**YOUR INSTRUCTIONS:** Filter the entries for the word "parameters". Copy each line that has it.

**Dataset excerpts:**
--- START ---

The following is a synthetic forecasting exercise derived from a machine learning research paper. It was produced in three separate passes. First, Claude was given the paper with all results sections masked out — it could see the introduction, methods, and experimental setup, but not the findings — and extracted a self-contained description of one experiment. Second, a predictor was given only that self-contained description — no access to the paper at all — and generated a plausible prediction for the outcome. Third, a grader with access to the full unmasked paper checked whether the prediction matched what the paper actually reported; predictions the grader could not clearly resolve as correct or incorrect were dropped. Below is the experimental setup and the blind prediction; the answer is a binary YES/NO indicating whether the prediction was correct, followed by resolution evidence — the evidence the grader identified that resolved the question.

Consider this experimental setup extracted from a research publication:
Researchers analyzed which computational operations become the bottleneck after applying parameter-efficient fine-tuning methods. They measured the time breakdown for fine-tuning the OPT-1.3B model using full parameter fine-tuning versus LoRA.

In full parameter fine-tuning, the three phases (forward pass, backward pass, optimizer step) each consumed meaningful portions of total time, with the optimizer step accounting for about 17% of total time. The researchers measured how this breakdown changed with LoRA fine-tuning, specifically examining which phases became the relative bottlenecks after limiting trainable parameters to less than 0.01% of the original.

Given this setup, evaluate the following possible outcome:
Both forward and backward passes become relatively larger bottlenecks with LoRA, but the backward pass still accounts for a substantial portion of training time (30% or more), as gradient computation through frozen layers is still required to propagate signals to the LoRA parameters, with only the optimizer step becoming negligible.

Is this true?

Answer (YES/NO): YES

--- END ---
--- START ---

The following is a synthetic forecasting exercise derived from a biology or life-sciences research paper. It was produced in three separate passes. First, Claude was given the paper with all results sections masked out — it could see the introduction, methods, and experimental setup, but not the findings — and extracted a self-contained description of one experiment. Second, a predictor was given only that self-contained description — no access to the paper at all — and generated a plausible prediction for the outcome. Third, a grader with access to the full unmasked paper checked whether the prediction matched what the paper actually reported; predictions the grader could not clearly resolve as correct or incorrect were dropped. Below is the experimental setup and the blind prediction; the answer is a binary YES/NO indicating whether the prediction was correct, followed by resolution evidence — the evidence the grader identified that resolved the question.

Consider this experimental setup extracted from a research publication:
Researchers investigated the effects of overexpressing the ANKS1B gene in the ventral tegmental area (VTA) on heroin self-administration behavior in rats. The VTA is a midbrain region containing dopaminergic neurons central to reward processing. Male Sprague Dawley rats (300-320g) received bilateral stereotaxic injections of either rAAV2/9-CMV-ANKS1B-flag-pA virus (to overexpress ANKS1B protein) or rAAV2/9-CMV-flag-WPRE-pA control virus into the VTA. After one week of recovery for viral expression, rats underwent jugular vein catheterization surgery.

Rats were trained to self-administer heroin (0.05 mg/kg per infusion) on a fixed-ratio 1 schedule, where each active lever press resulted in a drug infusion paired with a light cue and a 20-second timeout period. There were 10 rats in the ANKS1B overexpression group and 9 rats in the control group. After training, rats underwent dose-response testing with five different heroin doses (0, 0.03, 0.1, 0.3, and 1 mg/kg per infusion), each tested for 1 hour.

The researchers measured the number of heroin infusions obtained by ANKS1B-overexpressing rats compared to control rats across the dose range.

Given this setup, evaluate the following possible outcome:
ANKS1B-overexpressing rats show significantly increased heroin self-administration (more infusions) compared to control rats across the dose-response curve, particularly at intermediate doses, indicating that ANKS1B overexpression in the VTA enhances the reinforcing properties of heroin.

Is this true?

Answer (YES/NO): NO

--- END ---
--- START ---

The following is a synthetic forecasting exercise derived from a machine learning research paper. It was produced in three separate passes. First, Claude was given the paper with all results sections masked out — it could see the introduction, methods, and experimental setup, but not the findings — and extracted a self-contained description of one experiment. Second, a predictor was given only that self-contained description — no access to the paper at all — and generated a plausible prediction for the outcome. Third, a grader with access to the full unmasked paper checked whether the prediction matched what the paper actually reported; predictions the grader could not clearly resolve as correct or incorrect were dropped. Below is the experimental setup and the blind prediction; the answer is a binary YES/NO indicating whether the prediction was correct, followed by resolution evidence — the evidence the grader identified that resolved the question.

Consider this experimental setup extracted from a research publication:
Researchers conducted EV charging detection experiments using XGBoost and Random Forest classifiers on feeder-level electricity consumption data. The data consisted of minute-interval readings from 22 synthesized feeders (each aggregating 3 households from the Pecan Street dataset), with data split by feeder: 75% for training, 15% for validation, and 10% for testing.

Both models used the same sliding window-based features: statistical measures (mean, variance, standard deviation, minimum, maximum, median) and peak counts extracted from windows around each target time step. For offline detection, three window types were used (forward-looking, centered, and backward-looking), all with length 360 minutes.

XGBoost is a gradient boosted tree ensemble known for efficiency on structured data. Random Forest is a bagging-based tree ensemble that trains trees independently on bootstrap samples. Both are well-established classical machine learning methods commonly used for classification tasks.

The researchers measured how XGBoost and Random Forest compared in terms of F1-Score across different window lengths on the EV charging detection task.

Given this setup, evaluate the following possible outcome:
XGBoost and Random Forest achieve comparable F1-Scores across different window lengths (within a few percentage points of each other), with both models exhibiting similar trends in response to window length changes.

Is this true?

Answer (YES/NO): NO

--- END ---

**EXPECTED ANSWER:**
In full parameter fine-tuning, the three phases (forward pass, backward pass, optimizer step) each consumed meaningful portions of total time, with the optimizer step accounting for about 17% of total time. The researchers measured how this breakdown changed with LoRA fine-tuning, specifically examining which phases became the relative bottlenecks after limiting trainable parameters to less than 0.01% of the original.
Both forward and backward passes become relatively larger bottlenecks with LoRA, but the backward pass still accounts for a substantial portion of training time (30% or more), as gradient computation through frozen layers is still required to propagate signals to the LoRA parameters, with only the optimizer step becoming negligible.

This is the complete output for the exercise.